Stated exercise:
Rewrite the lines from the first one through the line containing "8844 millimetres", swapping "camera" for "lens" and leaving everything else unchanged.

Provided material:
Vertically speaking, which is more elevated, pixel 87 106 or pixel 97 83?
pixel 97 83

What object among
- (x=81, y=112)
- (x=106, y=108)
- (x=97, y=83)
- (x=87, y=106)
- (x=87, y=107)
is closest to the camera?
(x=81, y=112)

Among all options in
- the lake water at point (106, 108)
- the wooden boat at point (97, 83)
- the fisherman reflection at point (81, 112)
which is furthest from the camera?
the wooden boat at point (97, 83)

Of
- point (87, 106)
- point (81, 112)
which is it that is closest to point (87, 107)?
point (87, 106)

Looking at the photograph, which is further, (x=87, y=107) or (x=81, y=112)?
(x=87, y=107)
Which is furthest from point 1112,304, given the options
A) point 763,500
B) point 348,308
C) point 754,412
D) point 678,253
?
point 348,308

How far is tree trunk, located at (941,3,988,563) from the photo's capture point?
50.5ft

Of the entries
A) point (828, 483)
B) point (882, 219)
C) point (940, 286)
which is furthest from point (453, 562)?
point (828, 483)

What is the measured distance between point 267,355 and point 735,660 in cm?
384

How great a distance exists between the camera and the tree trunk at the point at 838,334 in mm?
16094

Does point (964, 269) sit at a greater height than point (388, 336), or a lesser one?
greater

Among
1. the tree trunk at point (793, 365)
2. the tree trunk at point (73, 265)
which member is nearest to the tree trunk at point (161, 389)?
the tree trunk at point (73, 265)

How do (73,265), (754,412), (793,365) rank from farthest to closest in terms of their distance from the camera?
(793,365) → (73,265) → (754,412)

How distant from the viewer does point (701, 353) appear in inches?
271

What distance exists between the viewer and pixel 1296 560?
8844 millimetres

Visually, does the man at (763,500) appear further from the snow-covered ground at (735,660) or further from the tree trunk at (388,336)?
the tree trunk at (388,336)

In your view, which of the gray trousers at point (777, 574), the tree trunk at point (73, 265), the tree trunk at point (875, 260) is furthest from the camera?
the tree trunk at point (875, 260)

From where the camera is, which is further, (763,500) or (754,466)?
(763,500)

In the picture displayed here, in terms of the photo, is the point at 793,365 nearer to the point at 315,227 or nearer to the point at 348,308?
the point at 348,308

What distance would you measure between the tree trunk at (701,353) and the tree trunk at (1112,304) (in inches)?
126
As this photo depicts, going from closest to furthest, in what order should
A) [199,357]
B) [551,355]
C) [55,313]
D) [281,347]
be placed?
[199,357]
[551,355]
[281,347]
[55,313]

Full output:
Vertically speaking, which is more elevated, pixel 87 106 or pixel 97 83?
pixel 97 83

What object among
- (x=81, y=112)
- (x=106, y=108)
- (x=97, y=83)
- (x=87, y=106)
- (x=87, y=107)
is closest to the lens?
(x=81, y=112)

Among all options in
- the lake water at point (106, 108)
- the wooden boat at point (97, 83)
- the fisherman reflection at point (81, 112)
which is furthest from the lens?
the wooden boat at point (97, 83)

Of
- point (87, 106)
- point (81, 112)
which is it that is closest to point (87, 107)?
point (87, 106)

Looking at the photograph, which is further, (x=87, y=107) or (x=81, y=112)?
(x=87, y=107)
Which is furthest from point 1112,304, given the options
A) point 763,500
B) point 348,308
C) point 754,412
D) point 678,253
?
point 348,308

How far is tree trunk, located at (941,3,988,563) from the photo's capture point?
50.5ft

Of the entries
A) point (828, 483)
B) point (882, 219)
C) point (940, 286)
which is furthest from point (453, 562)?
point (828, 483)

What is the measured distance between point 267,355 and point 735,660 in cm?
384

How great a distance exists between the lens and the tree trunk at the point at 838,334 in mm?
16094

Does point (964, 269) sit at a greater height than point (388, 336), or a lesser one?
greater

Among
1. the tree trunk at point (793, 365)
2. the tree trunk at point (73, 265)
which member is nearest to the tree trunk at point (161, 389)?
the tree trunk at point (73, 265)

How do (73,265), (754,412), (793,365) rank from farthest to closest in terms of their distance from the lens?
(793,365) → (73,265) → (754,412)

How distant from the viewer does point (701, 353) appear in inches?
271

What distance exists between the viewer and pixel 1296 560?
8844 millimetres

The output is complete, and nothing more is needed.